Even though Montage of Heck is obviously Kurt Cobain’s story, ultimately it’s about the importance and relevance of family. Cobain spent his whole life trying to fix what was broken and it started with his broken home. His parents got divorced when he was young which embarrassed him and caused him to act out. He was angry and wanted to find a place where he fit in which ended up being music. Every interview he gave, with or without Nirvana, he made it painfully clear that he was not happy to be there. He didn’t want the fame but he did want the praise. So much of his journal entries and subsequently his lyrics depict someone who can’t handle ridicule – a fact reiterated by his mother, sister, Novoselic and Love. As a result, Cobain came off as an ungrateful rock star who was too cool for cool. Not the case. He was an artist who was able to turn pain into what would become legendary music.
As the film comes to a close we see Nirvana perform their now iconic MTV Unplugged concert and then we learn that while visiting Rome, Cobain found out that Love thought about cheating on him and took 67 Rohypnols which leads to him falling into a drug-induced coma. As an avid Nirvana fan, I was surprised that I didn’t know about the coma incident; especially since I definitely remember the day he died in 1994. After five days in the hospital, he was released and then the film abruptly ends with this on the screen: “One month after returning from Rome, Kurt Cobain took his own life. He was 27 years old.” End credits.

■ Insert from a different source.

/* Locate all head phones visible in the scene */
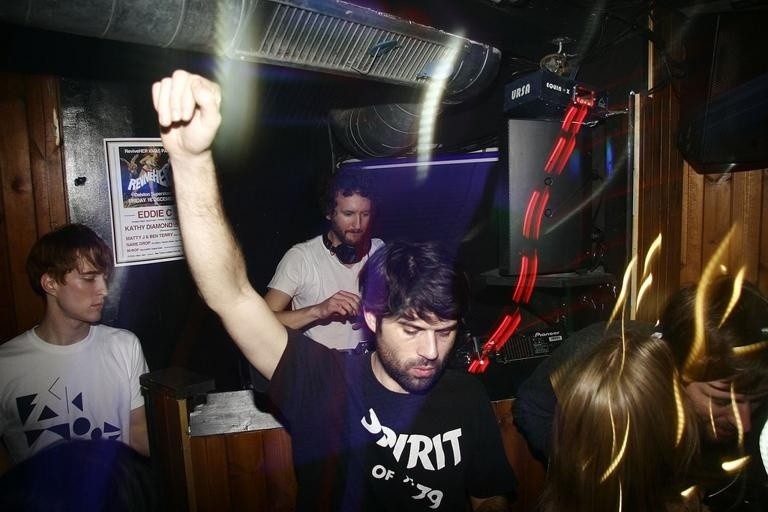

I’m glad the film ended the way it did – when Cobain’s life ended. There were no news clips about his death, no Kurt Loder talking to MTV fans about the various Cobain vigils and no magazine covers. There was no posthumous coverage and there should not have been. If this was the story of Kurt Cobain it should finish when his life was finished. Although this was a harrowing tale of one of rock and roll’s biggest icons, it was not a cautionary tale. Instead, the film provided an inside look into how people become who they are and why they make the decisions they make and do the things they do. Cobain was a prolific writer, an exciting singer and guitarist and he loved his family. He was in awe of his daughter, who wasn’t even two years old when he died, and wanted to build a home that was different than the home he grew up in. The juxtaposition of the footage of him lying in bed with little Frances and then performing in front of tens of thousands screaming fans was interesting because the former clearly made him happy and the latter didn’t seem to faze him. In one of his journal entries he says that none of the fame is worth it for musicians if they don’t enjoy performing and then he goes on to talk about how much he loves performing. It was almost a relief to hear that he really did enjoy playing music and that writing quality songs and quality music was so important to him. He took his craft very seriously and his family was everything to him. He even mentions that if anything was going to take him away from touring it would be his daughter because he wanted to spend time with her. I wish he got the chance to do that.